- **Goal of the exercise**
From the line that includes "How much distance" to the last line of the records, inclusive, repeat each line exactly.

- **Data entries**
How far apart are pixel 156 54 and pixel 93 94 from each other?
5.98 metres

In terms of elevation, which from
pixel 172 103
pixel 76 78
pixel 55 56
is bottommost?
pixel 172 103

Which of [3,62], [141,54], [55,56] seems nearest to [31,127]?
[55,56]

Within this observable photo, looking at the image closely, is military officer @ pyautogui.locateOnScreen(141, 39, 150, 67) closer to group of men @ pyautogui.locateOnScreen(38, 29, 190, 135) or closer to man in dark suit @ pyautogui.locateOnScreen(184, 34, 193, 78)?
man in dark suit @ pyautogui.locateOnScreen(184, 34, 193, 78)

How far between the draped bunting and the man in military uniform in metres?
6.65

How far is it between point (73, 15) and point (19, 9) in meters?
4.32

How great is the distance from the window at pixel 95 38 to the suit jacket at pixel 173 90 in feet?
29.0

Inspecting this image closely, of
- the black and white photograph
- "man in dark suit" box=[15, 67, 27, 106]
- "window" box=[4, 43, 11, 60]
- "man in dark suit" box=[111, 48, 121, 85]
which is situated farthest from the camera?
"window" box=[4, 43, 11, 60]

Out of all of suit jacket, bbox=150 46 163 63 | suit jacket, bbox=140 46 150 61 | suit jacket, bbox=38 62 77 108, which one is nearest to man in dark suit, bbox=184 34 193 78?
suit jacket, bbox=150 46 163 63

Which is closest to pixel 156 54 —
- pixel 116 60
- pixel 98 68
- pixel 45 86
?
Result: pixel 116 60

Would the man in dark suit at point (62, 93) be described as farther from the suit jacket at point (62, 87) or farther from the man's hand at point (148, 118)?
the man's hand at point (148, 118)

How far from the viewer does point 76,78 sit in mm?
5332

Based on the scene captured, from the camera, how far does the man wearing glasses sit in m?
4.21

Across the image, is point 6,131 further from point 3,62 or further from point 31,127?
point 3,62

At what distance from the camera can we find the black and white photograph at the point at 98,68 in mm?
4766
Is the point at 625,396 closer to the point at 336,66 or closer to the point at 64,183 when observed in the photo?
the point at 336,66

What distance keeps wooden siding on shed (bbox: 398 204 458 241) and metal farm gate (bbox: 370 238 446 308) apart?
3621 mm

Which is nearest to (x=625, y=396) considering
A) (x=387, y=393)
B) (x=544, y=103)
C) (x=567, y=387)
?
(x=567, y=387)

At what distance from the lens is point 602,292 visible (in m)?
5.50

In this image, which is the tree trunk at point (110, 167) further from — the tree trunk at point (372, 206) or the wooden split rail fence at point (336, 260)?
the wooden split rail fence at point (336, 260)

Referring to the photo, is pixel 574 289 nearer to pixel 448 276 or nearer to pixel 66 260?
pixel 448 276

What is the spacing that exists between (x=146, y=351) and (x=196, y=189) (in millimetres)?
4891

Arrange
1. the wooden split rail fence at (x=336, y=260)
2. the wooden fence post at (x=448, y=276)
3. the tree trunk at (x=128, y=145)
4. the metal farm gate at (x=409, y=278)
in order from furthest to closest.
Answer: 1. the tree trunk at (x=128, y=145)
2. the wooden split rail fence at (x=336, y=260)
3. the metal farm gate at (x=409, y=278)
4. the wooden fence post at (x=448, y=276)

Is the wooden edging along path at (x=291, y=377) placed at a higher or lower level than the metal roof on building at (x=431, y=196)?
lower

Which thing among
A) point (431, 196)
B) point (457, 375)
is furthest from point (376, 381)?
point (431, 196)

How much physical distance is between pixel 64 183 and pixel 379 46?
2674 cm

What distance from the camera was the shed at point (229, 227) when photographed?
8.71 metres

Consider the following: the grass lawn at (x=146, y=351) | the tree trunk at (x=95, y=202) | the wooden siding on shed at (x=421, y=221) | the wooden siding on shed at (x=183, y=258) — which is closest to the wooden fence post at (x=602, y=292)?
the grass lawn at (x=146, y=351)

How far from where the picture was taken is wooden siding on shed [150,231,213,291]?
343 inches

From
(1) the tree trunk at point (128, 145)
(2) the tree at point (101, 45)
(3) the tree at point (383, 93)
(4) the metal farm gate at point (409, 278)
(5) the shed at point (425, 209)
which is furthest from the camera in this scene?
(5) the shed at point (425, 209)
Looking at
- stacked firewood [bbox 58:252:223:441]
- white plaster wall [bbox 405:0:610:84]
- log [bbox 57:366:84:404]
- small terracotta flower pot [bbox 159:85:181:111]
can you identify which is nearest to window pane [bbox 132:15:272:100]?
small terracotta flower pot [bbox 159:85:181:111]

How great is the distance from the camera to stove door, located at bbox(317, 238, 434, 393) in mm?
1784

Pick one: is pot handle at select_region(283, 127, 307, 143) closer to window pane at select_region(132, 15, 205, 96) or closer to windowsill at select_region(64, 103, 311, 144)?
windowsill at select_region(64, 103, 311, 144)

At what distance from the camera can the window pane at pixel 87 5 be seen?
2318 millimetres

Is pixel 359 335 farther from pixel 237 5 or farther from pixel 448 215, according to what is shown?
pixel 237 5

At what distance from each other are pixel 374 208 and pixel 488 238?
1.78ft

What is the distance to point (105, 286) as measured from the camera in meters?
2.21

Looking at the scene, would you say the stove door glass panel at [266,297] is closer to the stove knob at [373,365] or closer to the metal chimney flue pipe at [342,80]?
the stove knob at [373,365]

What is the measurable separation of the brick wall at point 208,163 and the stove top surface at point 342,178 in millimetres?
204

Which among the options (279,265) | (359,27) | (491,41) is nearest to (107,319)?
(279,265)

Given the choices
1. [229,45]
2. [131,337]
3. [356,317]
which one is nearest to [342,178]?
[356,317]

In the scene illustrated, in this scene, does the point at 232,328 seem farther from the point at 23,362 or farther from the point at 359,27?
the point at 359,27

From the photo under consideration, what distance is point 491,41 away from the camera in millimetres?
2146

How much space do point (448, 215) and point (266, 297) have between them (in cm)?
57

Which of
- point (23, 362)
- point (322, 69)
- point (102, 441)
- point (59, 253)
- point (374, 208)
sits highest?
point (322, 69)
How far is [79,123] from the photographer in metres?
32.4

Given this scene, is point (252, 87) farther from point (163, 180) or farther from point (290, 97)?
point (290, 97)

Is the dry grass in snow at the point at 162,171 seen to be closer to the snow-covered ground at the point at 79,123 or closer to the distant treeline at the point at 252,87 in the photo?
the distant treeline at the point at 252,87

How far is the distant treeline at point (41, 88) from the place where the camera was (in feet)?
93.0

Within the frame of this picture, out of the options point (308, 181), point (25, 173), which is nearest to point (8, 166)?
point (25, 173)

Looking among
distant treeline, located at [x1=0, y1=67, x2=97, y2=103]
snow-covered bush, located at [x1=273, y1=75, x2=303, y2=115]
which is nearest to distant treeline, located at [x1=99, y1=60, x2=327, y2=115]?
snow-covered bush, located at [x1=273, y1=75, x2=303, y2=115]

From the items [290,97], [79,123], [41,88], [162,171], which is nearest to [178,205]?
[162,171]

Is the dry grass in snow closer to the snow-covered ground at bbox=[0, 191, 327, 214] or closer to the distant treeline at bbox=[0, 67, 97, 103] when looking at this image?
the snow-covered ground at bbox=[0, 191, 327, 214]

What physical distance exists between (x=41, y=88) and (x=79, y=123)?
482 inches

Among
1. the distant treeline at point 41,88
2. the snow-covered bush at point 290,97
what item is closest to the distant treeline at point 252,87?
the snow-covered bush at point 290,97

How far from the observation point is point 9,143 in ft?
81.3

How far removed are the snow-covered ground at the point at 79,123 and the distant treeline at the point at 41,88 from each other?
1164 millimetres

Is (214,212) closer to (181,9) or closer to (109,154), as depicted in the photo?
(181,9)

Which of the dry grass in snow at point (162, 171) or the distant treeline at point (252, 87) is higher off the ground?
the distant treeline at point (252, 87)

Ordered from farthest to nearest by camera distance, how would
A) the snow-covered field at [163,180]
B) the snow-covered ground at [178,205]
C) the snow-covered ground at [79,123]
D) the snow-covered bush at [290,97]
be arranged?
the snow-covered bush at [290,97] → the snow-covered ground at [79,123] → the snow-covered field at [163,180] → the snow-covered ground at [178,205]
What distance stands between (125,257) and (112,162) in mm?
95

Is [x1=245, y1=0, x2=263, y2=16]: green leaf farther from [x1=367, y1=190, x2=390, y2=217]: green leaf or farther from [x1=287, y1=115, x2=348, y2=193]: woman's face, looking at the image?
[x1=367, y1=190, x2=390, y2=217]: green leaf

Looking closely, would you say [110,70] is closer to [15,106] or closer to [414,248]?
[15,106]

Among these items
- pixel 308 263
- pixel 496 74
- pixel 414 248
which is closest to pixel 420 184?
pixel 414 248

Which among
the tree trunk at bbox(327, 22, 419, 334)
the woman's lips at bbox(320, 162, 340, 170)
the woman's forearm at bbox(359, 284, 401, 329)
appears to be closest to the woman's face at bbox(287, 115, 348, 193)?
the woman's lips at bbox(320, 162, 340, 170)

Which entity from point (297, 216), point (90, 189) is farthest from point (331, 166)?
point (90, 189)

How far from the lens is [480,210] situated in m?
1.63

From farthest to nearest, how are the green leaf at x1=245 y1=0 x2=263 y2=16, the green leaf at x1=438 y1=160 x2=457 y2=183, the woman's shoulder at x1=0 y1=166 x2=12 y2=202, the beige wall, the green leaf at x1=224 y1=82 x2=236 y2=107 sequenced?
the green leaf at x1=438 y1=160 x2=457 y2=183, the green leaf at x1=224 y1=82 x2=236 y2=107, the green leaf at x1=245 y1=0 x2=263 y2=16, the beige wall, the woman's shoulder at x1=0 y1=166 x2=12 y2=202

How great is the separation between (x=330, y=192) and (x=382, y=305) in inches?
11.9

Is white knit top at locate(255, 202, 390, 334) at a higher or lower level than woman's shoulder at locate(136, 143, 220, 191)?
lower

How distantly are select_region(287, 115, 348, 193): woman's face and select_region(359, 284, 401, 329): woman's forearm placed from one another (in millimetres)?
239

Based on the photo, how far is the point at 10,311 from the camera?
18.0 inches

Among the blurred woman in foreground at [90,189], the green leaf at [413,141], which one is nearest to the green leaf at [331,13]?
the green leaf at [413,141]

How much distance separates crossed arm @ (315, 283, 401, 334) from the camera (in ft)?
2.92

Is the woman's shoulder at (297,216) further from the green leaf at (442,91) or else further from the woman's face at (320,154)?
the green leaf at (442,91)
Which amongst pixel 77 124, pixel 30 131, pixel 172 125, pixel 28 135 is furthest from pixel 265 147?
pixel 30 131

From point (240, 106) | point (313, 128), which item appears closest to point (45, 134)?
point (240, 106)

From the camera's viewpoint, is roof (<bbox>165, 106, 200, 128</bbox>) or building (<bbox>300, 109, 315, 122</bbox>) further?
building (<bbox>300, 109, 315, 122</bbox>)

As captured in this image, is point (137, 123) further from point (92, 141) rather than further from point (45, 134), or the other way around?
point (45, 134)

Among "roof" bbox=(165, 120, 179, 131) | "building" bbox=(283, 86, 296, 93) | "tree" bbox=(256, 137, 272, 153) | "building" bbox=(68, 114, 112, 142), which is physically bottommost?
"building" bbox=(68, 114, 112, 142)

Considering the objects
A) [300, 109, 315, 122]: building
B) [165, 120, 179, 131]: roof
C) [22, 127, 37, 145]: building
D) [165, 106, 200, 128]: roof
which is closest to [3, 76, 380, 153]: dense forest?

- **The reply**
How much distance separates crossed arm @ (315, 283, 401, 334) from the camera (in ft)?
2.92

Is the woman's shoulder at (297,216) further from the green leaf at (442,91) or else further from the woman's face at (320,154)?
the green leaf at (442,91)
Which amongst pixel 77 124, pixel 30 131, pixel 172 125, pixel 28 135 is furthest from pixel 265 147?
pixel 30 131

From point (240, 106) | point (313, 128), which item appears closest to point (45, 134)?
point (240, 106)

From the camera's viewpoint, is roof (<bbox>165, 106, 200, 128</bbox>) or building (<bbox>300, 109, 315, 122</bbox>) further?
building (<bbox>300, 109, 315, 122</bbox>)

As captured in this image, is point (137, 123) further from point (92, 141) rather than further from point (45, 134), or the other way around?
point (45, 134)

Among "roof" bbox=(165, 120, 179, 131) | "building" bbox=(283, 86, 296, 93) | "tree" bbox=(256, 137, 272, 153) | "building" bbox=(68, 114, 112, 142), which is physically bottommost?
"building" bbox=(68, 114, 112, 142)

Considering the objects
A) [300, 109, 315, 122]: building
B) [165, 120, 179, 131]: roof
C) [22, 127, 37, 145]: building
D) [165, 106, 200, 128]: roof
which is closest to [3, 76, 380, 153]: dense forest?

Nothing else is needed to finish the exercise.